Napster stara się filtrować

Napster zobowiązał się do zainstalowania podczas minionego weekendu oprogramowania filtrującego materiały chronione prawem autorskim.

Miało to zapobiec wydaniu przez sąd wyroku nakazującego zamknięcie całej witryny. Jednak w niedzielę tysiące piosenek, chronionych prawem autorskim, wciąż można było ściągać bez żadnych opłat. Wśród nich znalazły się utwory Metalliki i Dr Dre, wykonawców którzy wnieśli prywatne oskarżenia przeciwko Napsterowi. Napster próbuje przekonać sędziego federalnego, że stara się nie dopuszczać do łamania praw autorskich, ale niesprawny system filtrujący może serwisowi w tym przeszkodzić.

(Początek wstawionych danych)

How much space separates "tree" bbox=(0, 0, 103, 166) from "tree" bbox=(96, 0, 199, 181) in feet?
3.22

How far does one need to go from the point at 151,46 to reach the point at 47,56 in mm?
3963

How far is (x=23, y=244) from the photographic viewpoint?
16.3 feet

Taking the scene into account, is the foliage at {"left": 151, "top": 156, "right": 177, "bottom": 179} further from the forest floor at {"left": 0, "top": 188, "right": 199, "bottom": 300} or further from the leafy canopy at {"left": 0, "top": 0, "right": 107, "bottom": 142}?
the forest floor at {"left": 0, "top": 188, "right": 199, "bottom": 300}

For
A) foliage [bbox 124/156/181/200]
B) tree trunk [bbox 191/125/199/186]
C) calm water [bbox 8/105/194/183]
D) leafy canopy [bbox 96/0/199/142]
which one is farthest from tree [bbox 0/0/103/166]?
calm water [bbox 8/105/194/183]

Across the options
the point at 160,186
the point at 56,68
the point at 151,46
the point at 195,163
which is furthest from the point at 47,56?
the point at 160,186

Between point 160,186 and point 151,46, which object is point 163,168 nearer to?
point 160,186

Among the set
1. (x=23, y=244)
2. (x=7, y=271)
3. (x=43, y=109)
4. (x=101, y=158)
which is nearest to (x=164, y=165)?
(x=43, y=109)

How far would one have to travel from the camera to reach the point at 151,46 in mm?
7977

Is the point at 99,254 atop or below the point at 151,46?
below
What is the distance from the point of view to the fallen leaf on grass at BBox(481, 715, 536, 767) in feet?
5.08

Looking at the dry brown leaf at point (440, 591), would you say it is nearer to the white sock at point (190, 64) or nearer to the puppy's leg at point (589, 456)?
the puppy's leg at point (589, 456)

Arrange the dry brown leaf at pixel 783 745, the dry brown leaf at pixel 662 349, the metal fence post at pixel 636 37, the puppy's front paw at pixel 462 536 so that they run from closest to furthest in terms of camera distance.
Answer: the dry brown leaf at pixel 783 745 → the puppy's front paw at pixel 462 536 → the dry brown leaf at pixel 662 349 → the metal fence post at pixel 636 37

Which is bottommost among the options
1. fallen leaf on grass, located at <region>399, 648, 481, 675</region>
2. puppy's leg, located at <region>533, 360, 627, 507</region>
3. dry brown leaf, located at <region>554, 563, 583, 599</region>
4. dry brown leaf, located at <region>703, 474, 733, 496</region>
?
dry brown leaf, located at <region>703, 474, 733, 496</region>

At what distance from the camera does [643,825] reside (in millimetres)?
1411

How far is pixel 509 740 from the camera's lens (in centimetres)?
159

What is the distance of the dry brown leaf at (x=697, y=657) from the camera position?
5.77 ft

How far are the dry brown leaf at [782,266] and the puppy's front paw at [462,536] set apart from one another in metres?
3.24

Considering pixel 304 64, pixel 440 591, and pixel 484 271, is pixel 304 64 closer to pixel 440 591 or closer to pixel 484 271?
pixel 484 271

Największe wytwórnie nagraniowe oskarżają Napstera o to, że umożliwia i zachęca do łamania praw licencyjnych na całym świecie. 2 marca br. sędzia Marilyn Hall Patel przez ponad dwie godziny słuchała propozycji w jaki sposób powstrzymać przynajmniej chwilowo działalność Napstera.

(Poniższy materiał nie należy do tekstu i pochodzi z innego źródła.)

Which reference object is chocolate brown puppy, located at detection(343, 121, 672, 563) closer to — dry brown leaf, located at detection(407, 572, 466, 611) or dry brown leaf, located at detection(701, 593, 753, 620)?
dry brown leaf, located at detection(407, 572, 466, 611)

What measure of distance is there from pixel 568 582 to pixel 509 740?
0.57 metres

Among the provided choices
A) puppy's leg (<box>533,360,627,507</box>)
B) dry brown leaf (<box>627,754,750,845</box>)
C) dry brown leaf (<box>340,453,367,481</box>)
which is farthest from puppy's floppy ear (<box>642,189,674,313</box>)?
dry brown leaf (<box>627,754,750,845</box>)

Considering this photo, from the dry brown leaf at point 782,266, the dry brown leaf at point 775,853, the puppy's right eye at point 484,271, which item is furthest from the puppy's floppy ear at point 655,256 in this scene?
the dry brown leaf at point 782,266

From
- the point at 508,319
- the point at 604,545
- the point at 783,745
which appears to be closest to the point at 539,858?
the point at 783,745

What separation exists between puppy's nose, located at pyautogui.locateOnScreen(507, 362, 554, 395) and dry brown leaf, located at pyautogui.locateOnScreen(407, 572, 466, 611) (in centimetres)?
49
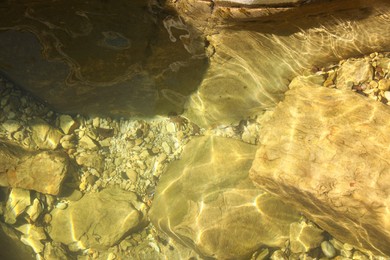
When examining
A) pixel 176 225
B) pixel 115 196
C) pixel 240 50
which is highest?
pixel 240 50

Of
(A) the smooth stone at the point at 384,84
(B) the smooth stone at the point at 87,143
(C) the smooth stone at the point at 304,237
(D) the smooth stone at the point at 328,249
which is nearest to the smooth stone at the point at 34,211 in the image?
(B) the smooth stone at the point at 87,143

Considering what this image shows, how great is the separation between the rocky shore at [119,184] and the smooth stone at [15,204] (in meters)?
0.02

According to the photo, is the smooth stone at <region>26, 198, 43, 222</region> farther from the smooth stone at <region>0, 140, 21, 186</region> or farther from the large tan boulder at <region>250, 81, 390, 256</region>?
the large tan boulder at <region>250, 81, 390, 256</region>

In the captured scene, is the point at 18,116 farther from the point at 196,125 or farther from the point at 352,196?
the point at 352,196

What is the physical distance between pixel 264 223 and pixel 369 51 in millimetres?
2467

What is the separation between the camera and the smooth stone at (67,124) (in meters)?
4.96

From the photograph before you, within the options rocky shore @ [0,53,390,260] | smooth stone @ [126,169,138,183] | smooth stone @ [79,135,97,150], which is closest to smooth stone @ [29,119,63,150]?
rocky shore @ [0,53,390,260]

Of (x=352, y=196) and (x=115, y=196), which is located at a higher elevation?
(x=352, y=196)

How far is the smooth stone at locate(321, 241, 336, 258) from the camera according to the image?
377cm

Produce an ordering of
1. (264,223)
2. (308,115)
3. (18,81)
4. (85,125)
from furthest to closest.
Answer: (85,125), (18,81), (264,223), (308,115)

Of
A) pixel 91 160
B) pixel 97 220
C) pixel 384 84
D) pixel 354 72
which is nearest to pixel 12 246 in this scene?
pixel 97 220

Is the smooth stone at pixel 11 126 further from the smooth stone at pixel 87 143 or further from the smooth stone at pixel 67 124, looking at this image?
the smooth stone at pixel 87 143

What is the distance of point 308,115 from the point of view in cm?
324

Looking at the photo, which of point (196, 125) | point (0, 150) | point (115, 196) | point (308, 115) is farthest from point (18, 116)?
point (308, 115)
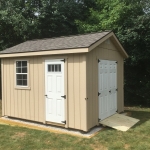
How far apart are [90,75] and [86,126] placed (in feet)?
5.13

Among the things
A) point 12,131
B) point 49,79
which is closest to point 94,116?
point 49,79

4 marca br. przedstawiciele Napstera oświadczyli, że wciąż mają nadzieję, iż filtr będzie sprawnie działał przed końcem weekendu. Jednocześnie stwierdził, że zainstalowanie programu, który zablokuje poszczególne ścieżki dźwiękowe jest wyjątkowo skomplikowane. Aby zablokować dany utwór należy zaznaczyć jego tytuł, wykonawcę i jeden lub więcej plików, które go zawierają.

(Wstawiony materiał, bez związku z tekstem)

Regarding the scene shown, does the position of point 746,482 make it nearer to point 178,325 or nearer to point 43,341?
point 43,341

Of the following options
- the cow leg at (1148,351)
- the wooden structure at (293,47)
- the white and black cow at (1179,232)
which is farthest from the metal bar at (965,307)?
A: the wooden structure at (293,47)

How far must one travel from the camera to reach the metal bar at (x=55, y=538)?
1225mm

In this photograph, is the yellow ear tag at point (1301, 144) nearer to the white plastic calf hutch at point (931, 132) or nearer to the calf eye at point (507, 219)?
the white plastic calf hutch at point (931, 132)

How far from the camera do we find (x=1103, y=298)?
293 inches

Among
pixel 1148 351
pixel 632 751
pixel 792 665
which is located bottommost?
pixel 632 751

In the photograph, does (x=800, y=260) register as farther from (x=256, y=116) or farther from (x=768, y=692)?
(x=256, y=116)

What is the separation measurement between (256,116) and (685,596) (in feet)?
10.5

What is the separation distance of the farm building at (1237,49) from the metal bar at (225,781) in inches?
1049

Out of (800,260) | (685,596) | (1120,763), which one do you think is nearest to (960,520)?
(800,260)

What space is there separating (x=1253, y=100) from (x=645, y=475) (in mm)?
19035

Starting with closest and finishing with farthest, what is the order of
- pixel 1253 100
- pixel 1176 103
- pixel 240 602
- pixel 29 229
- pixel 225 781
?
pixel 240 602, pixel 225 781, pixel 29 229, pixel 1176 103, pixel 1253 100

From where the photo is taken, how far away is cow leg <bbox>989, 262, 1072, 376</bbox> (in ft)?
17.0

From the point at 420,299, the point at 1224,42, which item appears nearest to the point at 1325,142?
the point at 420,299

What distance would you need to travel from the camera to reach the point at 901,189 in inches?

Rzecznik prasowy serwisu oświadczył, że nie zostaną zablokowane wszystkie utwory z liczącej 5 600 pozycji listy, przygotowanej przez Recording Industry Association of America, ponieważ lista ta nie zawiera niezbędnych danych. Utwory są wymienione w różnych kombinacjach nazw i tytułów, częste są błędy w pisowni. Oświadczenie Napstera nie satysfakcjonuje prawników wytwórni płytowych, którzy uważają, że serwis powinien ponieść wszelkie konsekwencje i koszty związane z blokowaniem utworów, o ile zna ich tytuły i wykonawców.